In that connection, I ask the right hon. Gentleman to tell us something of the time-table which the Government have in mind, because it is in terms of the timetable that in the past the Government seem to have been rather clumsy in their actions. I hope that the right hon. Gentleman will be able to tell us that it has been decided to slow up the time-table somewhat and to put off the conference in October about which he told us earlier in the House. There has been a big debate on the matter in another place and the Government have bad plenty of time to consider the very strong representations made for delay on all sides during that debate. I hope that the Minister can announce a substantial postponement of the date of the proposed October conference.
It will give more time to consult African opinion and to do something to correct the impression which the Government have created by over-rushing.

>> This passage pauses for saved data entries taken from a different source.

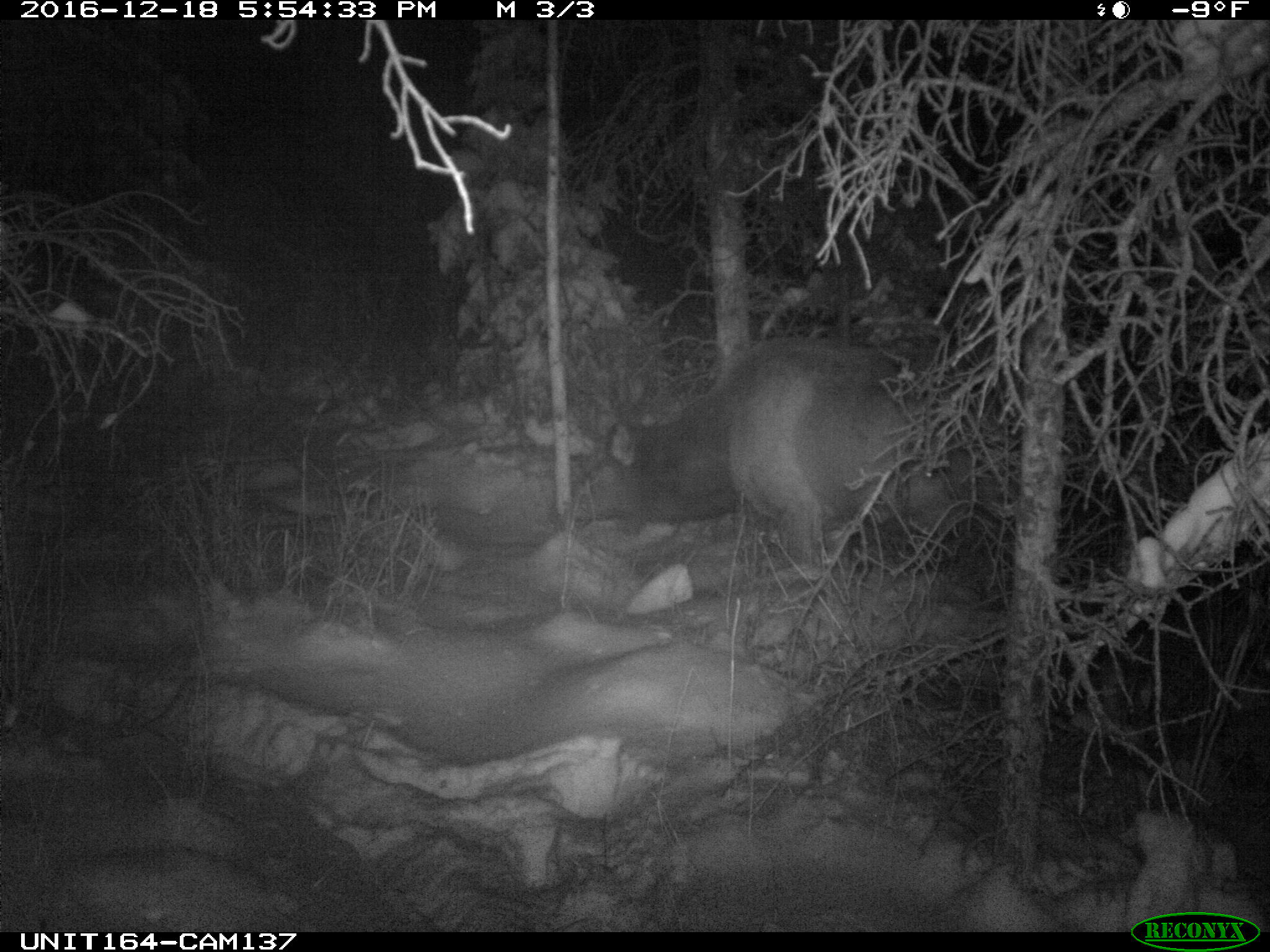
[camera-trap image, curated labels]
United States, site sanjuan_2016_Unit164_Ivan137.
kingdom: Animalia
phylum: Chordata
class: Mammalia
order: Artiodactyla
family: Cervidae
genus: Cervus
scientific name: Cervus elaphus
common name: red deer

I also suggest to the Secretary of State that he should go out and consult the opinion of all communities on the spot. We are very glad that the Minister of State is going out. He will be able to report to his colleagues. But this is so important for the area concerned and for our country that it is essential that the Secretary of State and the Minister of State should go out to see things on the spot and make up their minds, to consult all the communities there and to obtain an impression of the real situation.

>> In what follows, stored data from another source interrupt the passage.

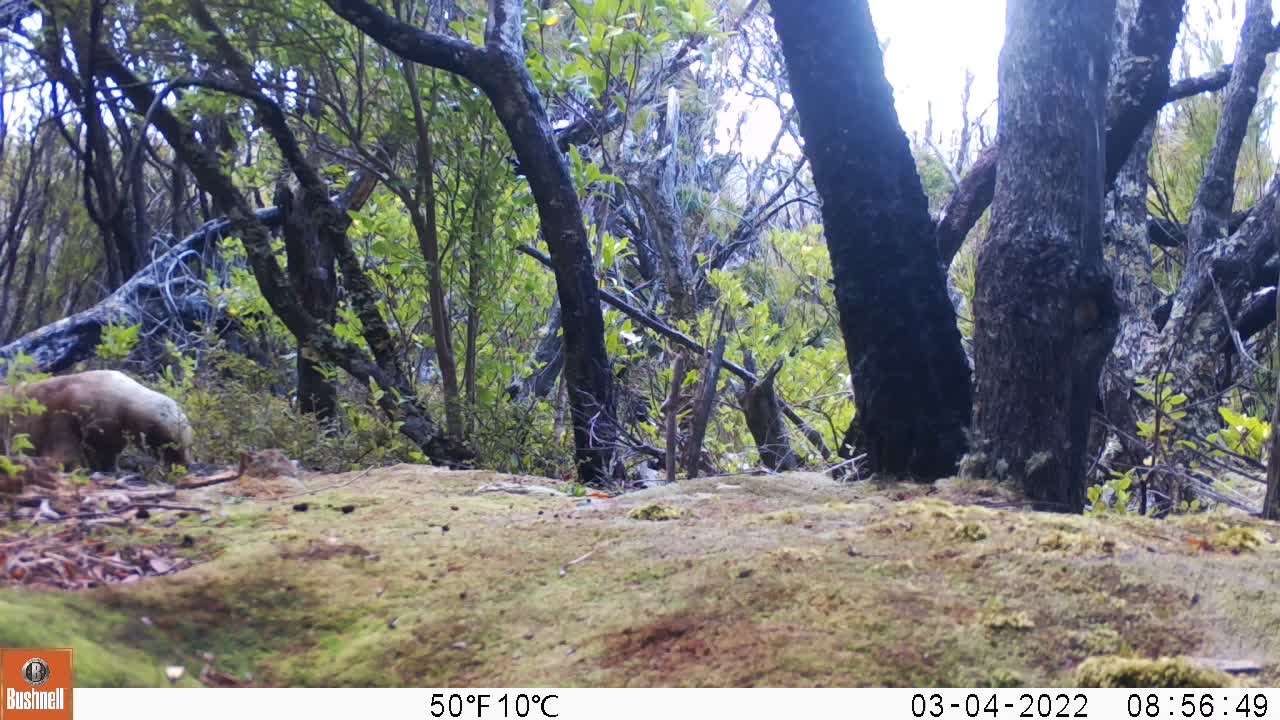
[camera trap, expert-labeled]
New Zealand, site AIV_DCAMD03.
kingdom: Animalia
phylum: Chordata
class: Mammalia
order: Carnivora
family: Otariidae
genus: Phocarctos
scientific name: Phocarctos hookeri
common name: new zealand sea lion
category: sealion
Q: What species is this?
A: Sealion (new zealand sea lion) (Phocarctos hookeri).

We have a very great deal at stake, and it would show a proper regard for the issues if the Secretary of State went out. I think that it is a necessary step, and I urge that both Ministers should go. I also ask the right hon. Gentleman to give us an absolute guarantee that we will have another debate in the House before Parliament is committed to any final action on this question. Parliament is the final authority. We have not yet got all the facts before us. African opinion is now being consulted, and it is right that at this stage we should postpone a decision. But we can only agree to postpone the decision if we have an absolute and categorical assurance that there will be no commitment of the House of Commons before we have another debate on this matter. We regard that as of the utmost importance.

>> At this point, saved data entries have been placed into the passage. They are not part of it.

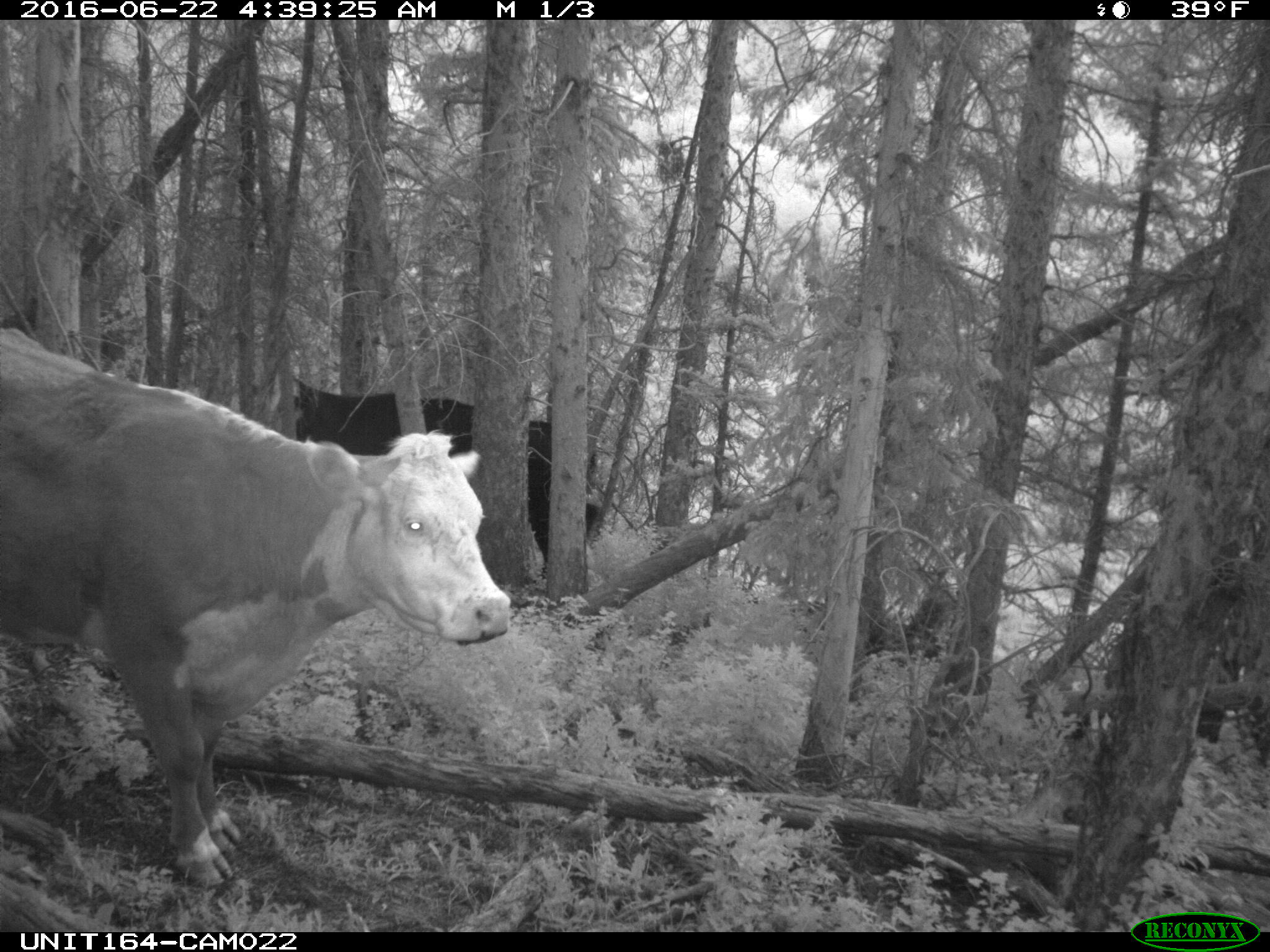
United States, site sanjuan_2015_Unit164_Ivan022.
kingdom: Animalia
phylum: Chordata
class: Mammalia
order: Artiodactyla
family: Bovidae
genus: Bos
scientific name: Bos taurus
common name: domestic cow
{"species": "Bos taurus (domestic cow)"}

We all want to secure federation with the consent of all communities, including, of course, the Africans. I urge upon the Government to subordinate all their plans and all their measures and all the things they say and do to that end. I urge them to remember that it is not enough to get the policy right and that the attitude and approach matters a great deal in this connection.
We are dealing with fears and suspicions, and fears and suspicions take account of gestures and attitudes as well as and perhaps more than policies and constitutional proposals. We regard this project of Central African federation as one of the greatest possible importance, and I urge the Government to tell us that they are going to make one further great effort to obtain the consent which is necessary to make this project work.